(Records of spatial reasoning questions)
* * *
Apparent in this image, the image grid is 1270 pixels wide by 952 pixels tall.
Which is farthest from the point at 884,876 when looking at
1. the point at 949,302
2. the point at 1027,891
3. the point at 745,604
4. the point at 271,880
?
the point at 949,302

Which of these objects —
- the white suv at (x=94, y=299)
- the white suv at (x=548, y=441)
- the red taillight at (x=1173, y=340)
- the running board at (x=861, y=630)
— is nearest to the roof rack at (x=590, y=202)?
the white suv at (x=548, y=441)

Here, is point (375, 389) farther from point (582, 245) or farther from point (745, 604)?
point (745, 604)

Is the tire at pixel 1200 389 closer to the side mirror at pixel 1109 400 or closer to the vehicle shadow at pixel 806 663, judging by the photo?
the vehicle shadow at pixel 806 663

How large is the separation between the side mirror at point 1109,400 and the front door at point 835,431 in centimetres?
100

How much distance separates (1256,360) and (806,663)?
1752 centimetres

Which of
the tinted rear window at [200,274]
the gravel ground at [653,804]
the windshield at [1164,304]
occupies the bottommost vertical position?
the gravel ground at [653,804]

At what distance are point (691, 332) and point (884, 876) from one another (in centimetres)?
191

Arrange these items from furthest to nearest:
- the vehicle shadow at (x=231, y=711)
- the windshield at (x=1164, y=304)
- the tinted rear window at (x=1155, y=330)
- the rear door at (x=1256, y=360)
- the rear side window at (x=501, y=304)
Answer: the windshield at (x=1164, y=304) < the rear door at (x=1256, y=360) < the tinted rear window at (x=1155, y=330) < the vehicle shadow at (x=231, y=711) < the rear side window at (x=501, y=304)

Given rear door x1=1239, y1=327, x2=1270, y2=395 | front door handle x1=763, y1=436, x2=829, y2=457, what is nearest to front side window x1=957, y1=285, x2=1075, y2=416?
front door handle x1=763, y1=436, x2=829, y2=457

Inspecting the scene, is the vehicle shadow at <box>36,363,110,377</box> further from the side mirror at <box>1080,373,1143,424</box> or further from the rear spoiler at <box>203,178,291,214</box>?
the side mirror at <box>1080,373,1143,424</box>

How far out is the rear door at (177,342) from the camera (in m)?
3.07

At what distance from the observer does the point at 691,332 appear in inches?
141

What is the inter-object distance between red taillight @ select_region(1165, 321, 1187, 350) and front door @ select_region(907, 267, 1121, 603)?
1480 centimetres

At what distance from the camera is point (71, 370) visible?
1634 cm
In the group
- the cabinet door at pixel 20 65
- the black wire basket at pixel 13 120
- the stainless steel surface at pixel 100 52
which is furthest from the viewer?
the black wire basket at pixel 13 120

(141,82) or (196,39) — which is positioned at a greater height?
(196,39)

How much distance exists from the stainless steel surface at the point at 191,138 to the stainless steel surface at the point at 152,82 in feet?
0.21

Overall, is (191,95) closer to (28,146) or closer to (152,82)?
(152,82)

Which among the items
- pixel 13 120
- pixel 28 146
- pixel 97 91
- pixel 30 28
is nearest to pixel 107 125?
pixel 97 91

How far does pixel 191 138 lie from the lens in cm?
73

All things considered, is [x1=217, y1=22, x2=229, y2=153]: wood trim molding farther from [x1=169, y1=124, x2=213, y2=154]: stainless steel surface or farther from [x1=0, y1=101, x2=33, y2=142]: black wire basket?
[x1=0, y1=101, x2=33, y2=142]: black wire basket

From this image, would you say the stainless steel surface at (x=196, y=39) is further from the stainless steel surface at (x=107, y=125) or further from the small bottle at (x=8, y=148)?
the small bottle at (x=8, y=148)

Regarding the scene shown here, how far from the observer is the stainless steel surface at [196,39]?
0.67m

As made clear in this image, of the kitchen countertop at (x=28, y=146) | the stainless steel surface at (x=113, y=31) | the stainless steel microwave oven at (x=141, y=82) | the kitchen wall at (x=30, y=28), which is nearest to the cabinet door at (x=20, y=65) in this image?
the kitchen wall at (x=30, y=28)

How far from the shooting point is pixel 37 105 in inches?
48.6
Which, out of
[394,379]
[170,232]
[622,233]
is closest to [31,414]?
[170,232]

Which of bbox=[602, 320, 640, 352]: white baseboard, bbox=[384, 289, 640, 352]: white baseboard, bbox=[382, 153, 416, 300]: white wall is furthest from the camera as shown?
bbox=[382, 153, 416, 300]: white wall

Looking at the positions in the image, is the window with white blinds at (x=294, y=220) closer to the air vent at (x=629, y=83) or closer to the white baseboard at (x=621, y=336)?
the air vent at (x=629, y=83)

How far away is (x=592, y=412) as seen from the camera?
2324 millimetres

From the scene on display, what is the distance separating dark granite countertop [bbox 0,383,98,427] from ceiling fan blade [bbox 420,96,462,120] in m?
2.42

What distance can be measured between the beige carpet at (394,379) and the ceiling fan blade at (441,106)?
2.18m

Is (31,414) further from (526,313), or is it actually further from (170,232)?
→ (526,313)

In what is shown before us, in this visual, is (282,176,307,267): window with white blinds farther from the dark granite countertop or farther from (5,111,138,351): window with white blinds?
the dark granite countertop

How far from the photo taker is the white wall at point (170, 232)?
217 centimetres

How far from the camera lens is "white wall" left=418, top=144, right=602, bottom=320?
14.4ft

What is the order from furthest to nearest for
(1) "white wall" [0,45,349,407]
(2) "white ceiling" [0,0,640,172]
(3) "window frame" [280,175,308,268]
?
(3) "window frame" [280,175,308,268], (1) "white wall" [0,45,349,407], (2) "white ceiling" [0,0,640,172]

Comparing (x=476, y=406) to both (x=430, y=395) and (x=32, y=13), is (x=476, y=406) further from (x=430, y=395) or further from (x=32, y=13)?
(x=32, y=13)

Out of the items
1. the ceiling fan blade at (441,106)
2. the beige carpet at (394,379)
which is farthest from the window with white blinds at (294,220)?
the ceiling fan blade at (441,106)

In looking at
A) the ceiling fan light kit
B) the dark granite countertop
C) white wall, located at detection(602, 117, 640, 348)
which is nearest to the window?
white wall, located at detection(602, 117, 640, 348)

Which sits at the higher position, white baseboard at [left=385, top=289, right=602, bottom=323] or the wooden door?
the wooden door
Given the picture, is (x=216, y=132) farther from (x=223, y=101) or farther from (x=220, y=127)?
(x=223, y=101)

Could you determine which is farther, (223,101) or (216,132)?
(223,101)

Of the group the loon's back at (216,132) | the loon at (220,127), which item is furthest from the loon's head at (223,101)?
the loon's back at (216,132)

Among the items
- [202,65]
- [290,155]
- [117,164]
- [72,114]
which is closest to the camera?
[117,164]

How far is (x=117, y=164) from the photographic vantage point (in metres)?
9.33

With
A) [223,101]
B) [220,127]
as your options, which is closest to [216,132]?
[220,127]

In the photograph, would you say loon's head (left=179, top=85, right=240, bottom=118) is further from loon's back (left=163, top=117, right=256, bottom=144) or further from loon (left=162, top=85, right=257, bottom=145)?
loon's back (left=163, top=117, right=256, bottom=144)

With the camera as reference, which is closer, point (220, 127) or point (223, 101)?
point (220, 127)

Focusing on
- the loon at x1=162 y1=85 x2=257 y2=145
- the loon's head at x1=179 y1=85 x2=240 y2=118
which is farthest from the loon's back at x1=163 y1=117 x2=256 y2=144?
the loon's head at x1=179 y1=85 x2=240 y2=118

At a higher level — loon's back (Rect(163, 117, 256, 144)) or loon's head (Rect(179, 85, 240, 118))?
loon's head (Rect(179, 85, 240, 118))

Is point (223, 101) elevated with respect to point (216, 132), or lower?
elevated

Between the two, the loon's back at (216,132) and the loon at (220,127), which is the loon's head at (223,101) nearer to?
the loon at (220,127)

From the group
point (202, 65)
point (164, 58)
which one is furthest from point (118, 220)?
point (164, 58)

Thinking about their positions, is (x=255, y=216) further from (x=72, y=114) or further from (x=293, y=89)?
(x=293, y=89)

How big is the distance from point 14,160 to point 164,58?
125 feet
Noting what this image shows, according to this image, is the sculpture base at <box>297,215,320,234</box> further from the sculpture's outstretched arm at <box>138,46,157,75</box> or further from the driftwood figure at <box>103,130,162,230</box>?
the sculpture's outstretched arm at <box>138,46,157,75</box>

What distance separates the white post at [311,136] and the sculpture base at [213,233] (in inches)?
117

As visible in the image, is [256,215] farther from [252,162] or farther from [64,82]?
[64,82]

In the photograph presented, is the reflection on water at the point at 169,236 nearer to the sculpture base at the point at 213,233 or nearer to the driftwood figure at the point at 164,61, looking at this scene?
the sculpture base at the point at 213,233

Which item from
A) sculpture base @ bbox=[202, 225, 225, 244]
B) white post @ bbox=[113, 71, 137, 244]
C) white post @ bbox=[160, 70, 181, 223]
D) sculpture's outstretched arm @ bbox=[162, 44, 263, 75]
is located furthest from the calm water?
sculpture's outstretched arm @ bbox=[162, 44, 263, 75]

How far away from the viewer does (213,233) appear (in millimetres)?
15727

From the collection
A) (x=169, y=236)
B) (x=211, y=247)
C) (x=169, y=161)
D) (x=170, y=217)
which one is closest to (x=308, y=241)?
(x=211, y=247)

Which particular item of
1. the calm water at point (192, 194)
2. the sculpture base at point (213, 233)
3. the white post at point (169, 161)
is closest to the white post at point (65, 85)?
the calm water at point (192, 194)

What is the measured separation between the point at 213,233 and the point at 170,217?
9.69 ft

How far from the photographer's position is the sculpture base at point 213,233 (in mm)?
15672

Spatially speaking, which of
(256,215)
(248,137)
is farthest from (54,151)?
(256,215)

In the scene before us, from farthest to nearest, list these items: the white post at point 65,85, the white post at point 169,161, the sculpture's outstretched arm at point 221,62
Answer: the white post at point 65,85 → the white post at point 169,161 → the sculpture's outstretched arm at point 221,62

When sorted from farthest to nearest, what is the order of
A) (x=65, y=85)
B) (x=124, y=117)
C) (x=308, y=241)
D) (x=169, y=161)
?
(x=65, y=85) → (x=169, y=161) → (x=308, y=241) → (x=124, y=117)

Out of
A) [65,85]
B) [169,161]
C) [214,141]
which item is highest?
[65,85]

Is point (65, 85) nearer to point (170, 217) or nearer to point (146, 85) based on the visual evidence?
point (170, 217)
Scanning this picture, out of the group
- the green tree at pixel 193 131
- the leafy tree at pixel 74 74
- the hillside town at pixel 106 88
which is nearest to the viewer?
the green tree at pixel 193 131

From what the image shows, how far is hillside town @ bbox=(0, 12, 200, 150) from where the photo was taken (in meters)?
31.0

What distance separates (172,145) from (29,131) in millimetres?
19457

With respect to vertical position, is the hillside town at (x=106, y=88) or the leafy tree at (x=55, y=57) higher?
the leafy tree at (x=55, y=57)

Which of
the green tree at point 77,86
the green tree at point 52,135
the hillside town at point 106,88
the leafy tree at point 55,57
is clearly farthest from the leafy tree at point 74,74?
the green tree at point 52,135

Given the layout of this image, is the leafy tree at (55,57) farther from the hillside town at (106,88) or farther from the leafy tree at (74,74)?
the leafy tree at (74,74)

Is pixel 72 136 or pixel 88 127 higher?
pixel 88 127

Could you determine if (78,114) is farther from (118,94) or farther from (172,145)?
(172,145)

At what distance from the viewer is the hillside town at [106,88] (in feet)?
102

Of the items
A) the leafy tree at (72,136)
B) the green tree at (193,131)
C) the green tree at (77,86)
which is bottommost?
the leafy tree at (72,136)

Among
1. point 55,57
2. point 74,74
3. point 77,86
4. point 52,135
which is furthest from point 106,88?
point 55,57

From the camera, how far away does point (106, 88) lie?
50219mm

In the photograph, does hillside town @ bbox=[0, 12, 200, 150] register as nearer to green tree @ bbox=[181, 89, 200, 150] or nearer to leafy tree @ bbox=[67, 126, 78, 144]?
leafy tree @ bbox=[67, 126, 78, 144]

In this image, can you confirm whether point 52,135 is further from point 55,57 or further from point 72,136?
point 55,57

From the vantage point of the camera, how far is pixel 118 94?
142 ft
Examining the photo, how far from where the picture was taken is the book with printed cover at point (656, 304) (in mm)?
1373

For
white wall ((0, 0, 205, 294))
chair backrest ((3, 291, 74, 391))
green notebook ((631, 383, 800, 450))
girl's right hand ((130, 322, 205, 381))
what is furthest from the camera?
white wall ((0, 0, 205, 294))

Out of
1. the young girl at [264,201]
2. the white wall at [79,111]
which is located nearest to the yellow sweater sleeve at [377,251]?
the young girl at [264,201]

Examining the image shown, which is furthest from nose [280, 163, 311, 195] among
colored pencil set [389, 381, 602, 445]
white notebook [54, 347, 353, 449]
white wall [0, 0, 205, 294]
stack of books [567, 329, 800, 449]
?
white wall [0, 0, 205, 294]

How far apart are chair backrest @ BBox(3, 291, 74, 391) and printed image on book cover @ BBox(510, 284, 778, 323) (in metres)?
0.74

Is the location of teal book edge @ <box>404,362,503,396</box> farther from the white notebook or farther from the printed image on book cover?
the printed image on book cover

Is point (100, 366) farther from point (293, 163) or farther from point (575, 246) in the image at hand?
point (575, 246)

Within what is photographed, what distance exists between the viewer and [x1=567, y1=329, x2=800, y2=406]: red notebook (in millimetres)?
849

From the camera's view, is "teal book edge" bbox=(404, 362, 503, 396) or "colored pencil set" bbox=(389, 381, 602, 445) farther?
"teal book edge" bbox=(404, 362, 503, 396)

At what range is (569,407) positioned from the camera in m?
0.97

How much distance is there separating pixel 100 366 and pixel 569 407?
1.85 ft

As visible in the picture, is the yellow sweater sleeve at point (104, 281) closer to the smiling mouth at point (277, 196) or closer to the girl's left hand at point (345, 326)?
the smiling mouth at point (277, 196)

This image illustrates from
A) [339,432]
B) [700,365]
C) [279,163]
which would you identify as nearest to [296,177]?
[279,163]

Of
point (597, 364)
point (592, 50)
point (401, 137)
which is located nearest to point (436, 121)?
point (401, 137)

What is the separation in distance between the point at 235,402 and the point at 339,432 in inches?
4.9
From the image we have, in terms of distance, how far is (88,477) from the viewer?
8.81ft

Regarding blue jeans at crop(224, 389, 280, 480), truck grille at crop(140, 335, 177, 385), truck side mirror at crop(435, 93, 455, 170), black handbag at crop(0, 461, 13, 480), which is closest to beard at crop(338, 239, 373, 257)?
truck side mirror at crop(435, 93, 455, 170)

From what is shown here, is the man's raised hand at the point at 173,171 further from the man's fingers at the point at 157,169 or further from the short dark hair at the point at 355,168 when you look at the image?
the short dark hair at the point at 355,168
* * *
Short exercise:
Can you extract the lines word for word, starting at the line that contains "This image illustrates from" and ending at the last line of the records?

Solution to the exercise:
This image illustrates from
A) [339,432]
B) [700,365]
C) [279,163]
which would you identify as nearest to [296,177]?
[279,163]

Of
point (597, 364)
point (592, 50)
point (401, 137)
which is located nearest to point (436, 121)?
point (401, 137)

What is the separation in distance between the point at 235,402 and the point at 339,432 in inches?
4.9
From the image we have, in terms of distance, how far is (88,477) from the viewer?
8.81ft

Regarding blue jeans at crop(224, 389, 280, 480), truck grille at crop(140, 335, 177, 385), truck side mirror at crop(435, 93, 455, 170), black handbag at crop(0, 461, 13, 480), which is closest to beard at crop(338, 239, 373, 257)?
truck side mirror at crop(435, 93, 455, 170)

From what is shown here, is the man's raised hand at the point at 173,171 further from the man's fingers at the point at 157,169 or further from the short dark hair at the point at 355,168 when you look at the image?
the short dark hair at the point at 355,168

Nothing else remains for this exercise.